Silme94
Silme94

Reputation: 21

Python : Unicode 16.0 and Unicode 15.1 characters

I'm trying to generate all unicode 16.0 characters on a file and all unicode 15.1 characters on a other file and display on a new file the added characters on unicode 16.0.

I tried this code, but this is not what im looking for, because there may be new emojis or others characters that may not be printable on unicode 15.1 but is printable on unicode 16.0 and i dont think ive generated characters correctly. Please take a look on the source code, thank you.

import os

file_15_1 = "unicode_15_1.txt"
file_16_0 = "unicode_16_0.txt"
file_new_in_16_0 = "new_in_16_0.txt"

unicode_15_1_end = 149813
unicode_16_0_end = 154998 

def is_visible(char):
    return char.isprintable() and not char.isspace() and char != ""

def generate_unicode_file(start, end, filename):
    with open(filename, "w", encoding="utf-8") as f:
        for codepoint in range(start, end + 1):
            try:
                f.write(chr(codepoint) + "\n")
            except ValueError:
                continue

generate_unicode_file(0, unicode_15_1_end, file_15_1)
generate_unicode_file(0, unicode_16_0_end, file_16_0)

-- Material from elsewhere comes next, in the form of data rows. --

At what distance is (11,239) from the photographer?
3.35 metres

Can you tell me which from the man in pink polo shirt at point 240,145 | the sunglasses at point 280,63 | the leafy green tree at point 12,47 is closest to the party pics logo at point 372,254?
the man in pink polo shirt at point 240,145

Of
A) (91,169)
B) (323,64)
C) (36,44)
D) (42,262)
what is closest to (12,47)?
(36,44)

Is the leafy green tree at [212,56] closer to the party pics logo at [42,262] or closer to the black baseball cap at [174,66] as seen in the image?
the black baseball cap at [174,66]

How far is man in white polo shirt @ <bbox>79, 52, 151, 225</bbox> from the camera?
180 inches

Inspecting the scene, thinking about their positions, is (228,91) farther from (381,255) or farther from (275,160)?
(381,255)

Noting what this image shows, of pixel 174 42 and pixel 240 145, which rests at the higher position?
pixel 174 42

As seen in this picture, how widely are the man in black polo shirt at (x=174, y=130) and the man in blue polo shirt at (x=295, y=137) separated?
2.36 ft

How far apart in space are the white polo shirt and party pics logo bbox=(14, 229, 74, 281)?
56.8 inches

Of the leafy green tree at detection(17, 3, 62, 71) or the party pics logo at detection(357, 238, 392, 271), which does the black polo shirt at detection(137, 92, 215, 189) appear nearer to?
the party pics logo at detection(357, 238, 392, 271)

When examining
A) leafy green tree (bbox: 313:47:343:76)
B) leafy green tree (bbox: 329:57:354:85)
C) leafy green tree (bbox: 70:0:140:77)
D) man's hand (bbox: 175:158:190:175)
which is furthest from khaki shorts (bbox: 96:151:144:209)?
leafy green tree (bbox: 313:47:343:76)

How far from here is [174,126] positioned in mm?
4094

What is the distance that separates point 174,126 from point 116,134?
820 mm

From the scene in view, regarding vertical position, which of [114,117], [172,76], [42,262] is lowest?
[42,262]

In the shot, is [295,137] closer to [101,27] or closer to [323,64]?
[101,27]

def find_new_characters(file1, file2, output_file):
    with open(file1, "r", encoding="utf-8") as f1, open(file2, "r", encoding="utf-8") as f2:
        chars_15_1 = set(f1.read().splitlines())  
        chars_16_0 = set(f2.read().splitlines())  
        new_in_16_0 = chars_16_0 - chars_15_1 # No

    with open(output_file, "w", encoding="utf-8") as f_out:
        for char in sorted(new_in_16_0):
            if is_visible(char): 
                f_out.write(char + "\n")


find_new_characters(file_15_1, file_16_0, file_new_in_16_0)

print(f"- {file_15_1}")
print(f"- {file_16_0}")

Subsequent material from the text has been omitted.